# START OF Data section

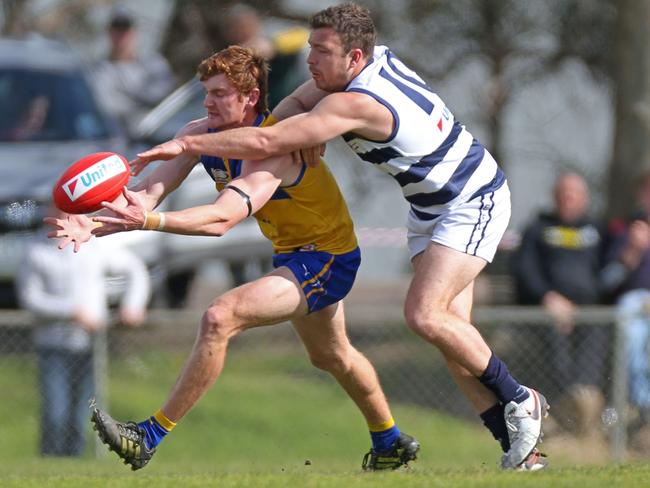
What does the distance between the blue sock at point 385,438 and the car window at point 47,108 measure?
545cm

# END OF Data section
# START OF Data section

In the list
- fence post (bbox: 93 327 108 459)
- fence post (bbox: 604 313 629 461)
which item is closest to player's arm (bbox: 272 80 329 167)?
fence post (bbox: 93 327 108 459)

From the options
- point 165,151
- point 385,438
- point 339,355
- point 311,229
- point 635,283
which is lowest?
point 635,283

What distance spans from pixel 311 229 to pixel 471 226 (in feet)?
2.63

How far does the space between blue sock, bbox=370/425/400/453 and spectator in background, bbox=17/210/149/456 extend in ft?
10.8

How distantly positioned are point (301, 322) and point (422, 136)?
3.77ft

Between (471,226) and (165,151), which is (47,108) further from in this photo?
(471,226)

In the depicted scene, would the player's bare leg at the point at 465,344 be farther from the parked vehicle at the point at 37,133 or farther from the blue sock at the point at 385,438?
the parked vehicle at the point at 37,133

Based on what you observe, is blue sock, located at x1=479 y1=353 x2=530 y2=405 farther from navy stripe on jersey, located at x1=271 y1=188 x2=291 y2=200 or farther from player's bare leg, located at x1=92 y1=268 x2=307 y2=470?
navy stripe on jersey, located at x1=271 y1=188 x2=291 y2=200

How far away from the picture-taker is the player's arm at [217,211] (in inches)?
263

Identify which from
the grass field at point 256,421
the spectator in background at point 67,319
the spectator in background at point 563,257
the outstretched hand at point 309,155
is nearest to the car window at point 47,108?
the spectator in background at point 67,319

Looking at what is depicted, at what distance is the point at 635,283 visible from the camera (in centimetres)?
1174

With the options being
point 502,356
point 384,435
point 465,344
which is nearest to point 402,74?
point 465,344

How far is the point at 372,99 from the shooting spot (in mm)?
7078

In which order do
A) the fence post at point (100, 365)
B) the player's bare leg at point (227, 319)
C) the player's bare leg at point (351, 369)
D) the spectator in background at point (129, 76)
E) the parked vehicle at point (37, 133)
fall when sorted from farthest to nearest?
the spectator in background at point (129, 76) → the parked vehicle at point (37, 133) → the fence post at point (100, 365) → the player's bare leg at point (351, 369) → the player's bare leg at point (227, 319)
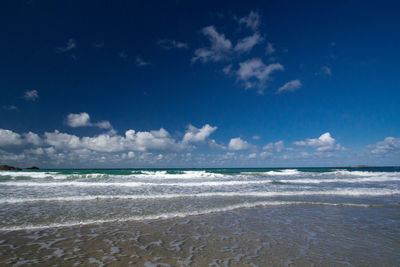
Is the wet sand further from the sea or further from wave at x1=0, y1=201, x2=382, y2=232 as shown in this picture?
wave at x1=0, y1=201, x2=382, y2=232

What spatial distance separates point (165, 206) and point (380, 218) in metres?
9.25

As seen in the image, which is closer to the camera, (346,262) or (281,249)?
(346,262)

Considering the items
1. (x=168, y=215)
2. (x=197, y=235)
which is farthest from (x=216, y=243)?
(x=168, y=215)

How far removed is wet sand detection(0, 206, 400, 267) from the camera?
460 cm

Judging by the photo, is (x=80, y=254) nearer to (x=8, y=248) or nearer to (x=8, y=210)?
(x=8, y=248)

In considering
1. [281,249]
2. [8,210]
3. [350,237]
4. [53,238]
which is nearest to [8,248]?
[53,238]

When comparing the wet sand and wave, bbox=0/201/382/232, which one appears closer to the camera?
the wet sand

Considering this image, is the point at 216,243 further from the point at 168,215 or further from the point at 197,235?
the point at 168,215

# END OF Data section
# START OF Data section

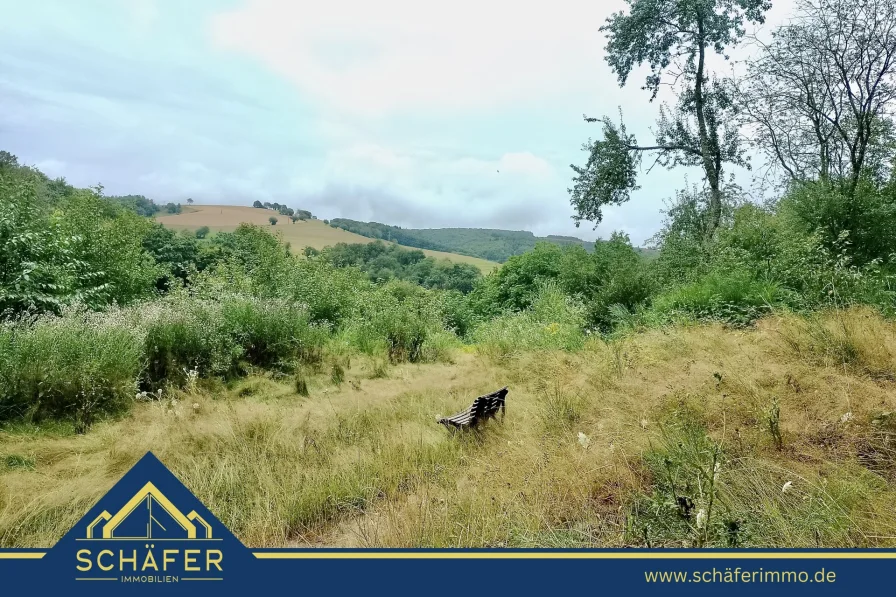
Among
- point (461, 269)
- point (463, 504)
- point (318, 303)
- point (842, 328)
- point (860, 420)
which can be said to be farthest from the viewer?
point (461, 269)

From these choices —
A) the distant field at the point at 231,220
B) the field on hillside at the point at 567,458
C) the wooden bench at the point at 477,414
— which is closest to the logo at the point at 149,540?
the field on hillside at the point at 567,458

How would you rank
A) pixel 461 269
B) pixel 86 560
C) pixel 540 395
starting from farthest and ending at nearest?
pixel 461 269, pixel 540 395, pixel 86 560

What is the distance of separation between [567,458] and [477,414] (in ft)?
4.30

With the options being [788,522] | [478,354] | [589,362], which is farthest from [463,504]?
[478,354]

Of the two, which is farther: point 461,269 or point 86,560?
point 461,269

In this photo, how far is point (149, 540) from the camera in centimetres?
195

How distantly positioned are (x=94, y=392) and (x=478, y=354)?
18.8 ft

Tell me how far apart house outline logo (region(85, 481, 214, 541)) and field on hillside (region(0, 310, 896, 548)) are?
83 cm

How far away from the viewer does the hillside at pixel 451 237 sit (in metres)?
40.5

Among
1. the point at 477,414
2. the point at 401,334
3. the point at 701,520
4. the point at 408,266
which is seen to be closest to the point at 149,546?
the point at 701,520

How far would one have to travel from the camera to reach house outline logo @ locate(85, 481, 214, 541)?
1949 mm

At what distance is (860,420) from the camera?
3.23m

# END OF Data section

Select every line in the records above that contains the word "distantly", and copy each one. Case counts.

How distantly positioned are point (301, 322) and point (422, 136)?
How distantly positioned are (x=94, y=392) and (x=478, y=354)?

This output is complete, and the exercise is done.